## Requirements
Rewrite the data from the line containing "Comparing the items" through the end of the data, inclusive, replacing "farthest" with "most distant" and leaving everything else unchanged.

## The records
——————————
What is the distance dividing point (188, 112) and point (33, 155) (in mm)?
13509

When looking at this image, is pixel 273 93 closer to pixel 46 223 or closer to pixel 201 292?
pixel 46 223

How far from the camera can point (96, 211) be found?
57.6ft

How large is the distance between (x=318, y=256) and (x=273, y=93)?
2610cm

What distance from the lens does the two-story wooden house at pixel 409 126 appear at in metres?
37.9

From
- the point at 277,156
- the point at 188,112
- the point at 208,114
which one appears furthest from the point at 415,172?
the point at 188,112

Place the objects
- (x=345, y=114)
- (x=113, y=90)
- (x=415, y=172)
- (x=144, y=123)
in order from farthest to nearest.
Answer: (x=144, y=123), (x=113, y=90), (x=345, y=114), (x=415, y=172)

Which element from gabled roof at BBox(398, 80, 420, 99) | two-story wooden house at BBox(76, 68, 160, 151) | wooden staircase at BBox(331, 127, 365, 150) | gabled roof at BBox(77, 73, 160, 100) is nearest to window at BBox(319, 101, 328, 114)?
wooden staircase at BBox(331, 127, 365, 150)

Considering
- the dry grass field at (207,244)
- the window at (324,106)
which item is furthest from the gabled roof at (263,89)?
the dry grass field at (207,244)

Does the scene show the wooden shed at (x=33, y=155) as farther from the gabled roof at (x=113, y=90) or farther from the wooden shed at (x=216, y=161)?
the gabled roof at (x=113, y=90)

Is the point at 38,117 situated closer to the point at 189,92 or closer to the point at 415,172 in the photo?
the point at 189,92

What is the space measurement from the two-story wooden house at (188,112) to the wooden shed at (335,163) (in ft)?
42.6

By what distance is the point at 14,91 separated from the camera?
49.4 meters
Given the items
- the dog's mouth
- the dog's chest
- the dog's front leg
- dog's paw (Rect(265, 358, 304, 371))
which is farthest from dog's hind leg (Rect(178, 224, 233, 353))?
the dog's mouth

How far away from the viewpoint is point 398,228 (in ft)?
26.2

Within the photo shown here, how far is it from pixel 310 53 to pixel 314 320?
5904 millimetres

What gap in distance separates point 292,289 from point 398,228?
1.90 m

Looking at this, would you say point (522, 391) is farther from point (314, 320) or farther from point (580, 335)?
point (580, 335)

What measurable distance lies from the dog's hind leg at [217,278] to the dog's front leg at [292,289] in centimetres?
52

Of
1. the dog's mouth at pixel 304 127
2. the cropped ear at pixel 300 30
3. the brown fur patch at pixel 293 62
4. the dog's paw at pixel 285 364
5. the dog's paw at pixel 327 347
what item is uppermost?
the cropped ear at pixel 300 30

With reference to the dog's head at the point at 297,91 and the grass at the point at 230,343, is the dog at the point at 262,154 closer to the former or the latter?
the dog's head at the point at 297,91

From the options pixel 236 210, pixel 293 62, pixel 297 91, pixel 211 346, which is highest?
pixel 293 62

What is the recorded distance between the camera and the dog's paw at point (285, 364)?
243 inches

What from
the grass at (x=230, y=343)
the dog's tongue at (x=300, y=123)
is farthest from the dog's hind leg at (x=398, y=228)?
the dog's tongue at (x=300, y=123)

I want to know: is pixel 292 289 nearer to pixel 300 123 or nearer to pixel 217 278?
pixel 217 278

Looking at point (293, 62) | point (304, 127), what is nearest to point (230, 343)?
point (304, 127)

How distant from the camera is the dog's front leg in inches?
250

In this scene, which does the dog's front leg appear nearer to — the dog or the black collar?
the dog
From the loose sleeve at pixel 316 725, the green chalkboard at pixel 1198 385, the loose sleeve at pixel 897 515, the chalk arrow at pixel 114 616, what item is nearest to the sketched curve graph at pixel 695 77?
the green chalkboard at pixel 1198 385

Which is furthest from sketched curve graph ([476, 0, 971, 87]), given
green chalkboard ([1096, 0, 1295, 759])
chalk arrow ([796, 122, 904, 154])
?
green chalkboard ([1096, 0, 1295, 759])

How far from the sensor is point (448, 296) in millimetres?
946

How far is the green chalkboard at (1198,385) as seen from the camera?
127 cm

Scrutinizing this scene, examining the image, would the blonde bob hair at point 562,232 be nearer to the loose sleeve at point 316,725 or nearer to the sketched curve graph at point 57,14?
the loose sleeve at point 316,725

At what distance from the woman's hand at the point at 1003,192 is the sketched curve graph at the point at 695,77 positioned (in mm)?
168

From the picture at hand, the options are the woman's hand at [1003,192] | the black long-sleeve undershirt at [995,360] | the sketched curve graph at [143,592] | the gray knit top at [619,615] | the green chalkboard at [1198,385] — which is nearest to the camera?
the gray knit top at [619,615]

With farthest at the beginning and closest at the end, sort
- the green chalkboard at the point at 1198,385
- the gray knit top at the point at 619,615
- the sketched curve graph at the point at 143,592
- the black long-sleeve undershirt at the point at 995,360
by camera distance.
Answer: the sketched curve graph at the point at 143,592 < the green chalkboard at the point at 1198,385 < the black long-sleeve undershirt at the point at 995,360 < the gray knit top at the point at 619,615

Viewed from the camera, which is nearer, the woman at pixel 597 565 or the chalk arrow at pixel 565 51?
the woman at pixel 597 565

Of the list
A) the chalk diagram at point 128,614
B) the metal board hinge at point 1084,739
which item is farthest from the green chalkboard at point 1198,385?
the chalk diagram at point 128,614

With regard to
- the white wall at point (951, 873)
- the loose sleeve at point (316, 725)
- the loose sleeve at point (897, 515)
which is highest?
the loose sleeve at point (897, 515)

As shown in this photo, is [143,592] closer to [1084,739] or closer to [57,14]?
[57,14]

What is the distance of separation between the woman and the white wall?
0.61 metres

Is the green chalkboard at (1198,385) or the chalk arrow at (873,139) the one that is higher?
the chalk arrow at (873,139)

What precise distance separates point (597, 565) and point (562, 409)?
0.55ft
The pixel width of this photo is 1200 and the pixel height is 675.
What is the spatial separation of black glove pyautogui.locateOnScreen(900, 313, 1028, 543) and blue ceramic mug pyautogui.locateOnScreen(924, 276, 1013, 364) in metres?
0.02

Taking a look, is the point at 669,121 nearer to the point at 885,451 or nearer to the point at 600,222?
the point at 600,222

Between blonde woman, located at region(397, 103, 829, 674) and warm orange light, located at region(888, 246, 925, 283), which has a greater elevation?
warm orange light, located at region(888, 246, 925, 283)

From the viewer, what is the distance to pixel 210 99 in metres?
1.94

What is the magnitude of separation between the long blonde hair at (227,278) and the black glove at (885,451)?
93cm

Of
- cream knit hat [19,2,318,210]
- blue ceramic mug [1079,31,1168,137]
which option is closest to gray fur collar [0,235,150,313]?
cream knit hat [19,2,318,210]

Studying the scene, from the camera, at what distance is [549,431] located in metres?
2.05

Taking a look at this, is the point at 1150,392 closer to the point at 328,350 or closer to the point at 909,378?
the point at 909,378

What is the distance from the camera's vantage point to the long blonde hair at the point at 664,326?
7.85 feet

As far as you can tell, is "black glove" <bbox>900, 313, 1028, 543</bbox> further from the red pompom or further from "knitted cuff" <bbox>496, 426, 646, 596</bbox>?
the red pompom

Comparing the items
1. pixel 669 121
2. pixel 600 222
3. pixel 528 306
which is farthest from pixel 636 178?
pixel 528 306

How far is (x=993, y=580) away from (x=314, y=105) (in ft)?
——————————
## Output for this exercise
Comparing the items
1. pixel 669 121
2. pixel 600 222
3. pixel 528 306
which is most distant from pixel 636 178?
pixel 528 306

How far is (x=993, y=580) away from (x=314, y=105) (in ft)?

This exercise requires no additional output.